The English moors play a central role as the setting for the novel. Many scholars agree that the dramatically and meticulously rendered moors in Wuthering Heights are the very Yorkshire moors that Brontë and her siblings wandered in their youth.

Top Withens, 1955
A 1955 image of Top Withens on the moors near Haworth, the location that inspired Wuthering Heights Topical Press Agency / Getty Images

Wuthering Heights is more tragedy than romance

Brontë was a voracious reader. She particularly enjoyed Romantic literature and regularly studied works by William Wordsworth, Percy Shelley and Lord Byron. Emerging in the late 18th century, Romanticism challenged earlier artistic conventions, such as Neoclassicism, that spotlighted order, balance and rationality. Instead, arbiters of Romanticism prioritized imaginative and emotional modes of being. An appreciation of nature in all its wildness was another crucial facet of the movement, as was a devotion to the mysterious and the bizarre.

In Wuthering Heights, Brontë embraces darkness, ferocity and the remote allure of the natural landscape. The Gothic classic is not, for many, a typical love story, nor a romance in the modern sense.

Brontë’s novel was initially a critical failure

When Wuthering Heights was first published, critics were appalled.

A reviewer for Douglas Jerrold’s Weekly Newspaper wrote, “The reader is … disgusted, almost sickened by details of cruelty, inhumanity and the most diabolical hate and vengeance.”

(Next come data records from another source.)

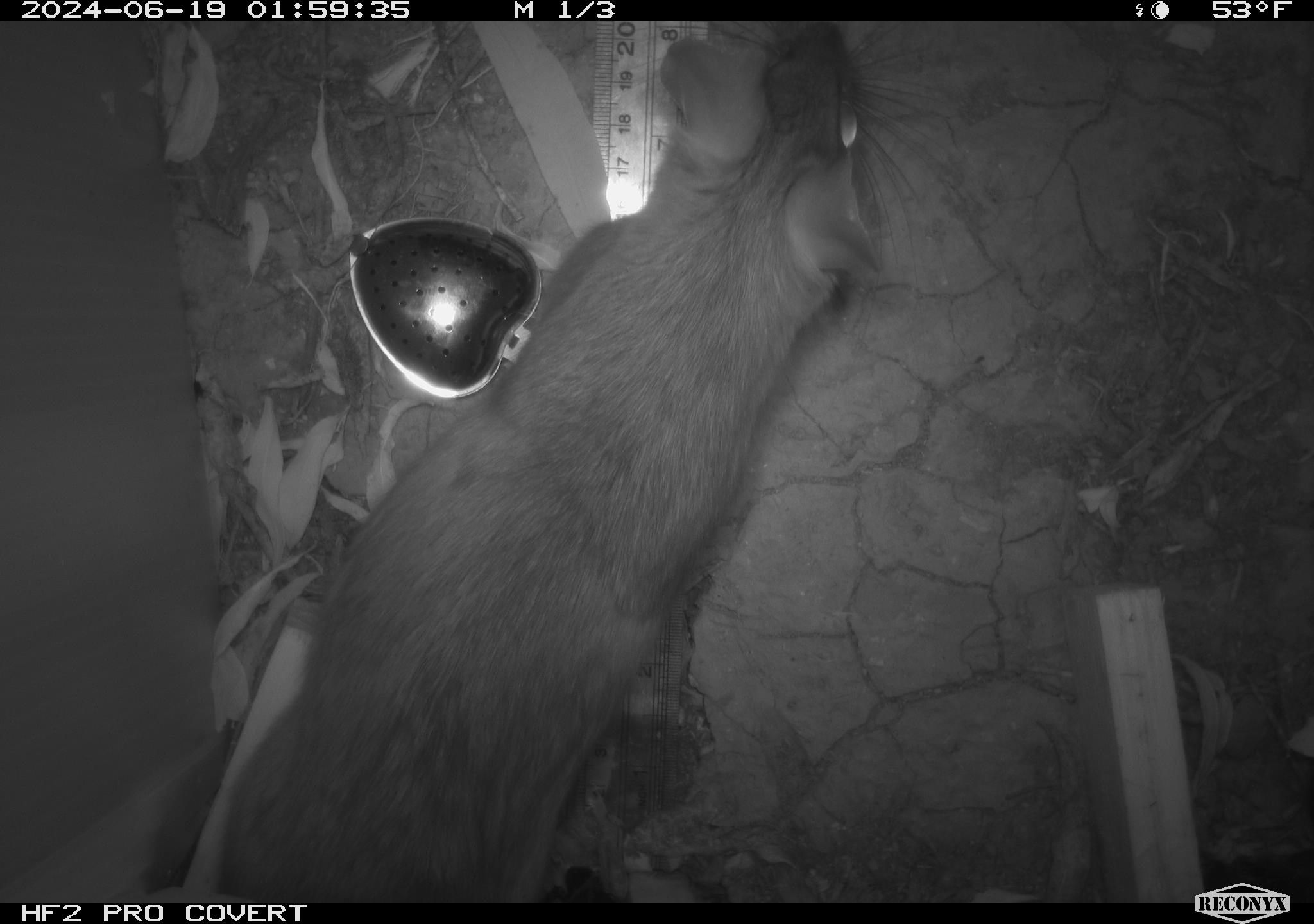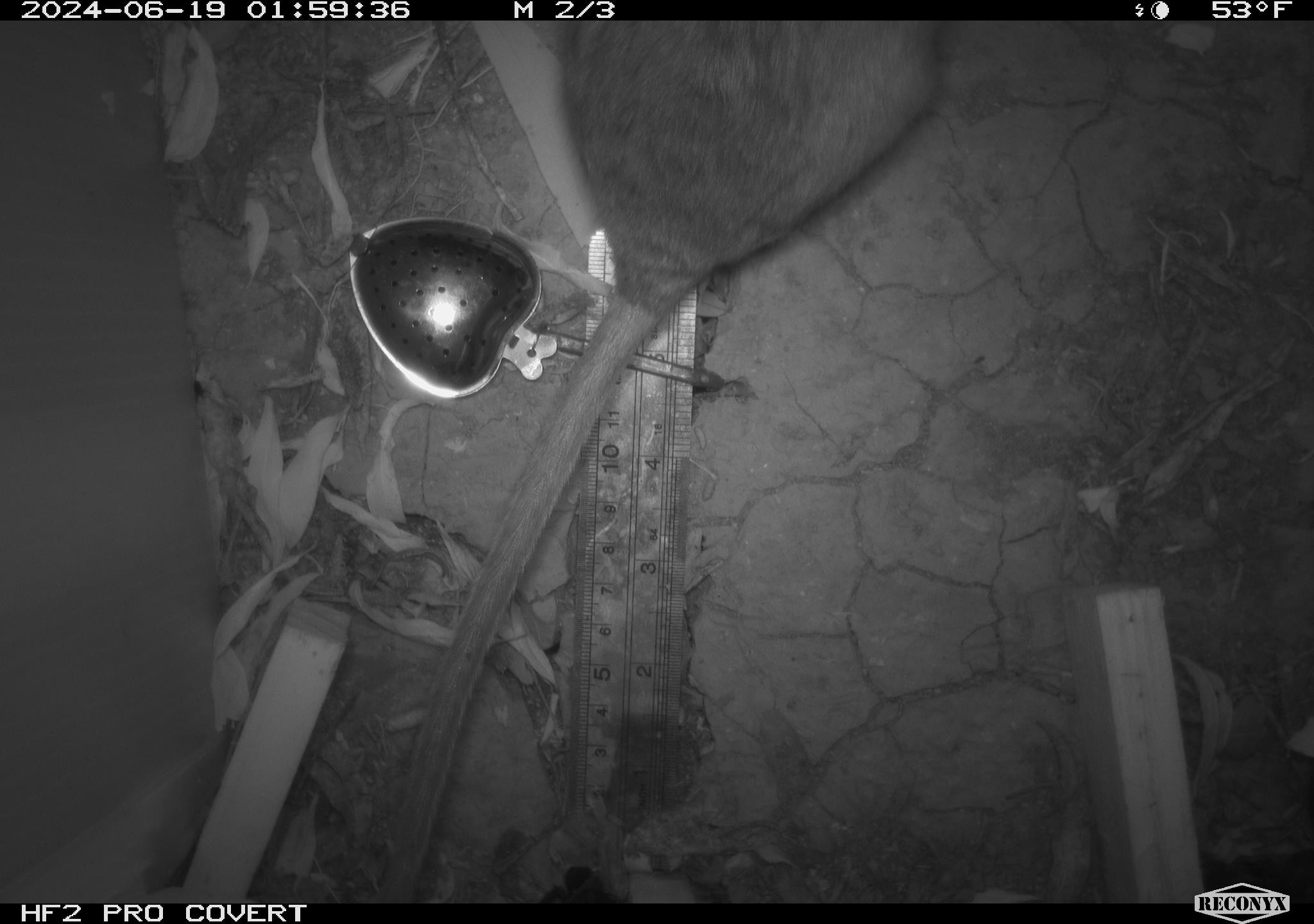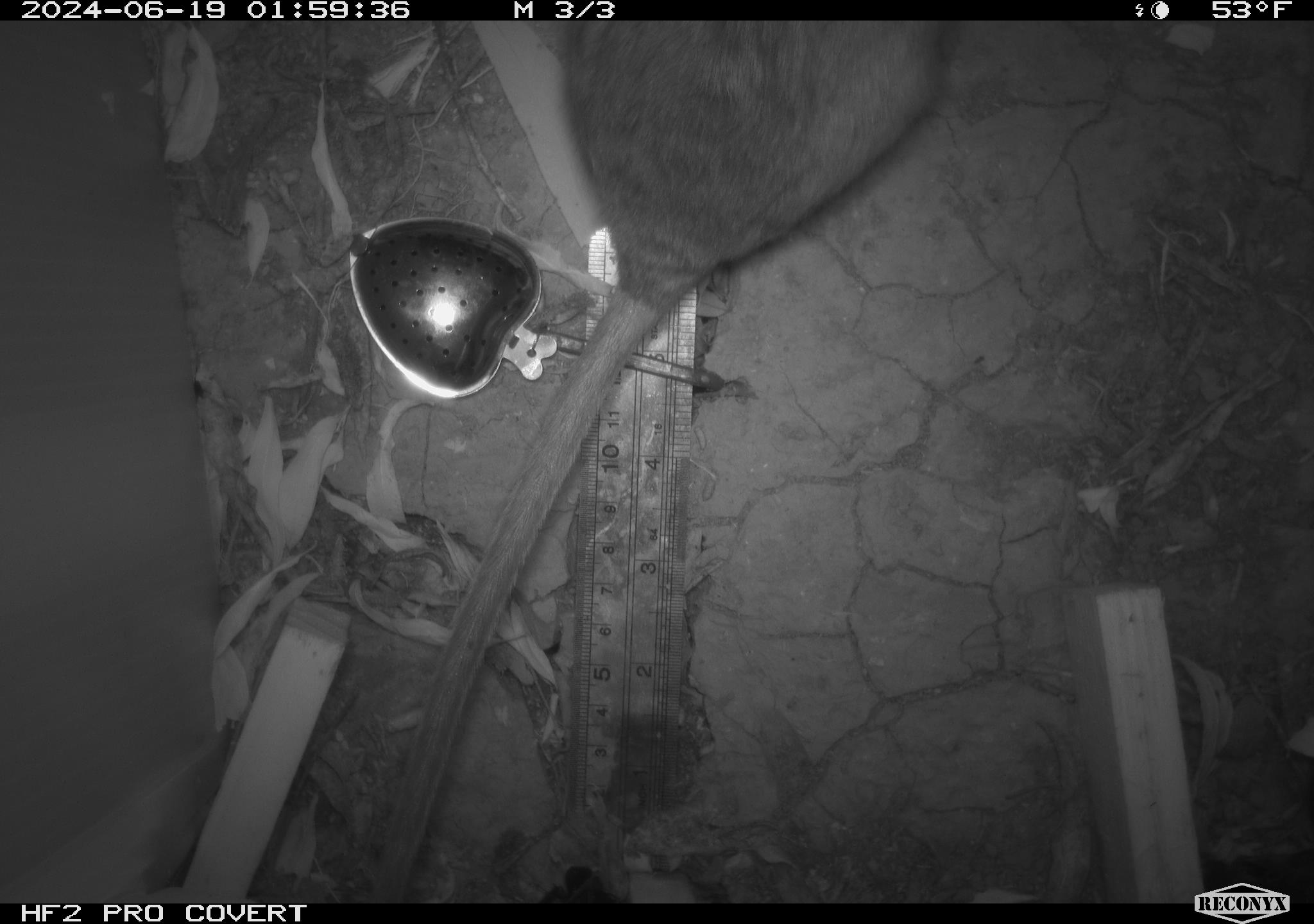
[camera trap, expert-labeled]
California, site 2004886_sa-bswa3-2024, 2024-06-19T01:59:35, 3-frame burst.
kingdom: Animalia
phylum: Chordata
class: Mammalia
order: Rodentia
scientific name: Rodentia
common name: woodrat or rat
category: woodrat or rat species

A digitally restored painting of the Brontë sisters by their brother, Branwell
A digitally restored painting of the Brontë sisters by their brother, Branwell. L to R: Anne, Emily and Charlotte Public domain via Wikimedia Commons

Another critic for Graham’s magazine fumed, “How a human being could have attempted such a book as the present without committing suicide before he had finished a dozen chapters, is a mystery. It is a compound of vulgar depravity and unnatural horrors.”

Brontë’s sister Charlotte—who would become a literary heavyweight in her own right with Jane Eyre—struggled with the backlash, mostly due to fears that their family would undergo permanent social ostracism. Anne similarly experienced condemnation for her novel, The Tenant of Wildfell Hall.

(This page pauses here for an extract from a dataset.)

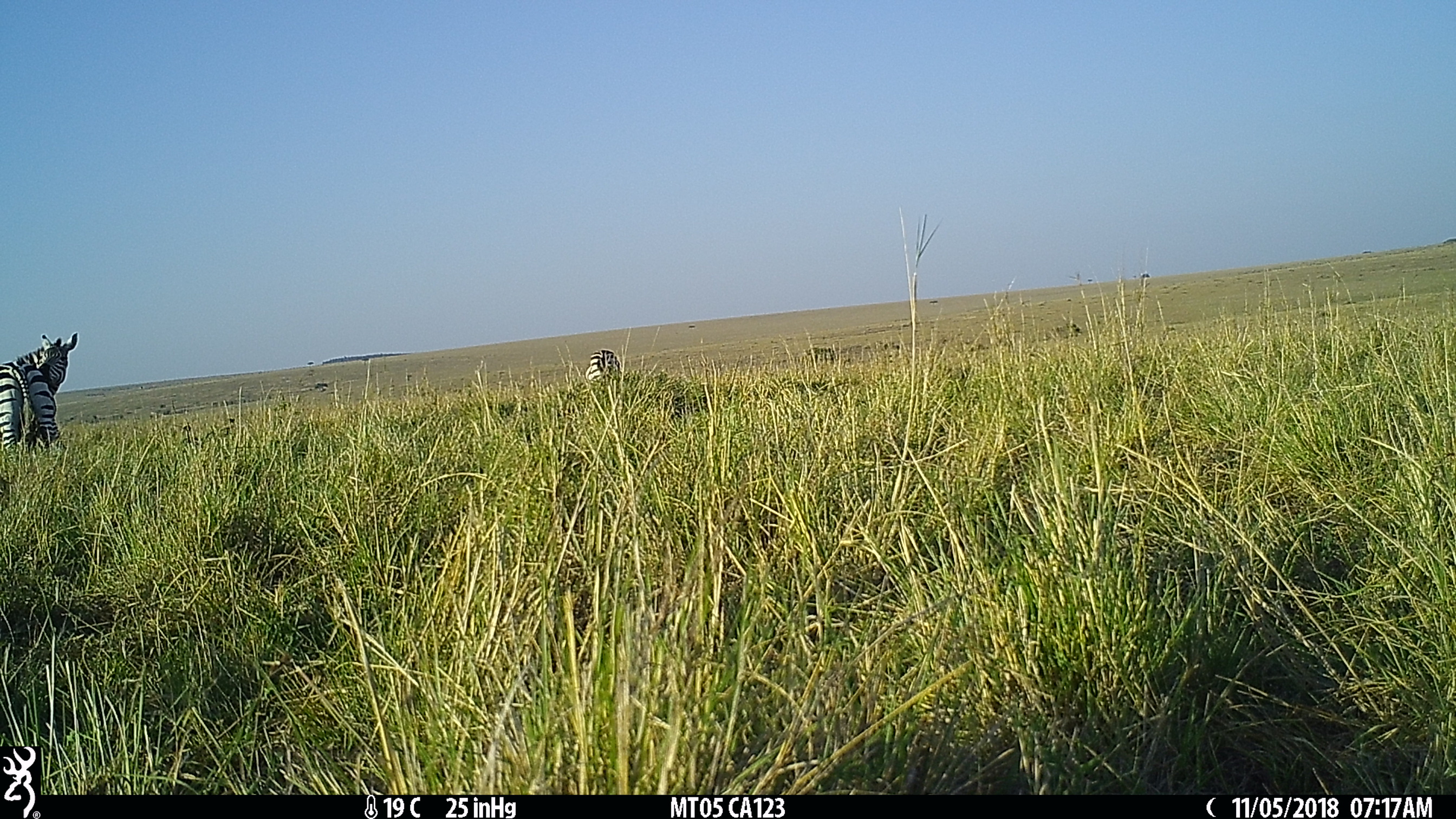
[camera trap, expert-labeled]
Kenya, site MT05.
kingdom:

After her sisters died, Charlotte tried to defend their reputations, writing the “Biographical Notice of Ellis and Acton Bell” in 1850. In the account, she reworked Brontë into a more palatable persona, describing her as a naïve and impressionable woman who was not “learned.” This stood in stark contrast to who Brontë appeared to be: savvy, intellectual and educated. Yet Wuthering Heights unnerved the public—and Charlotte—to such an extent that her sister grew determined to change the conversation. It is rumored that she even burned the manuscript of Brontë’s second novel.

But Brontë’s legacy proudly lives on, inspiring (and terrifying) readers to this day. Despite its earlier critics, Wuthering Heights is now applauded as a feat of creative genius.